Trecho fornecido
□ □ □ □ □
Guerra Cruel
O competente cineasta canadense Denis Villeneuve propõe
explorar os limites amorais do ser humano no estupendo drama policial Sicário- Terra de Ninguém, apresentado
em primeira mão no último Festival de Cannes, sendo aclamado pela crítica e
pelo público. O realizador tem em sua filmografia outros dois longas
expressivos mostrados no Brasil, suspenses dignos da melhor qualidade
cinematográfica, como no drama Incêndios
(2010) e no thriller policial Os Suspeitos (2013). Brilha mais uma vez
na construção tensa do clímax necessário ao enredo pela intensidade, com o
auxílio precioso do roteiro enxuto escrito pelo estreante Taylor Sheridan e com
a não menos fascinante trilha sonora assinada por Roger Deakins, já várias
vezes indicado ao Oscar, que dá o tom singular no desenrolar da história.
A trama retrata a triste e dolorosa realidade de barbárie da
divisa dos EUA com o México, com cercas de arames como se fosse uma guerra
entre os dois países, expondo as vísceras de uma situação caótica e traumática
dos excluídos da sociedade, pelo prisma da CIA preparando uma audaciosa
operação para deter o grande líder de um cartel de drogas mexicano. Kate Macy
(Emily Blunt- convincente e correta no papel) é uma policial do FBI de um esquadrão
da Swat recrutada que decide participar da ação, mas logo descobre que terá de
testar todos os seus dilemas morais e éticos nesta missão que aos poucos vai se
desatando como um novelo de lã, como nas cenas macabras com corpos pendurados
em locais públicos e outros emparedados em estado de miserabilidade pelas
torturas medievais. São imagens poderosas e aterradoras que falam mais que os
próprios diálogos, sem o viés apelativo e demagógico. A resposta é definitiva:
o tráfico não perdoa naquele mundo sórdido, implacável e sem fronteiras, além
da flagrante corrupção que irá ter repercussões devastadoras a todos os
envolvidos.
□ □ □ □ □
Instruções e requisitos
Transcreva da crítica sobre Sicário, sem alterações, o trecho que vai de "Guerra Cruel" até "desenrolar da história.". Os registros não têm relação alguma com a crítica sobre Sicário.

Dados fornecidos
□ □ □ □ □
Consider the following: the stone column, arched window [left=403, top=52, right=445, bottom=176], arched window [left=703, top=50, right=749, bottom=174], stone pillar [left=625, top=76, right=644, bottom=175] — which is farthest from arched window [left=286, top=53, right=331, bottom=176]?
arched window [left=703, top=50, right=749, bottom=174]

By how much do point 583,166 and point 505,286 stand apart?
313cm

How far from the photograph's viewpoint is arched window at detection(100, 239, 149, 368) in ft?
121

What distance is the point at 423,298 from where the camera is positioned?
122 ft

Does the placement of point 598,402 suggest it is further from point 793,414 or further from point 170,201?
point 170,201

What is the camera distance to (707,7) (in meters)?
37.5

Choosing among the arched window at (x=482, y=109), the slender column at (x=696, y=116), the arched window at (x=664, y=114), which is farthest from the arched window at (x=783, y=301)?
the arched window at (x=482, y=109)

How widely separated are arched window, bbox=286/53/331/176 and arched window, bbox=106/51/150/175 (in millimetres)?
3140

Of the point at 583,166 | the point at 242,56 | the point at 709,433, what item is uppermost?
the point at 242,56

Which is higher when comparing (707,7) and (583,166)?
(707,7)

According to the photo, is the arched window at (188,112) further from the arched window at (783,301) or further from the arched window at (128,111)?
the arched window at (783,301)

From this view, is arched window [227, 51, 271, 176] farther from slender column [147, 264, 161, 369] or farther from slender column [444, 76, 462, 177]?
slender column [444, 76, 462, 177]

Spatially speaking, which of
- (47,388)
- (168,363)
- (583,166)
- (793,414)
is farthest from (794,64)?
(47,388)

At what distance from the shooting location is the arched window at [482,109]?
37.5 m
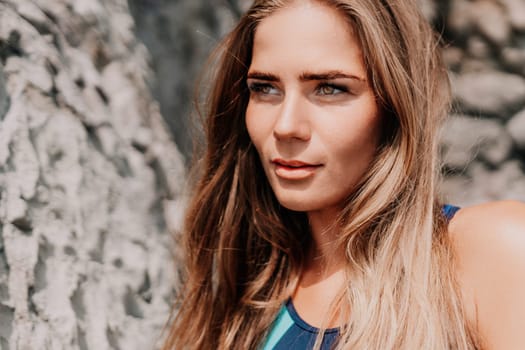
□ □ □ □ □
Resposta final
Guerra Cruel
O competente cineasta canadense Denis Villeneuve propõe
explorar os limites amorais do ser humano no estupendo drama policial Sicário- Terra de Ninguém, apresentado
em primeira mão no último Festival de Cannes, sendo aclamado pela crítica e
pelo público. O realizador tem em sua filmografia outros dois longas
expressivos mostrados no Brasil, suspenses dignos da melhor qualidade
cinematográfica, como no drama Incêndios
(2010) e no thriller policial Os Suspeitos (2013). Brilha mais uma vez
na construção tensa do clímax necessário ao enredo pela intensidade, com o
auxílio precioso do roteiro enxuto escrito pelo estreante Taylor Sheridan e com
a não menos fascinante trilha sonora assinada por Roger Deakins, já várias
vezes indicado ao Oscar, que dá o tom singular no desenrolar da história.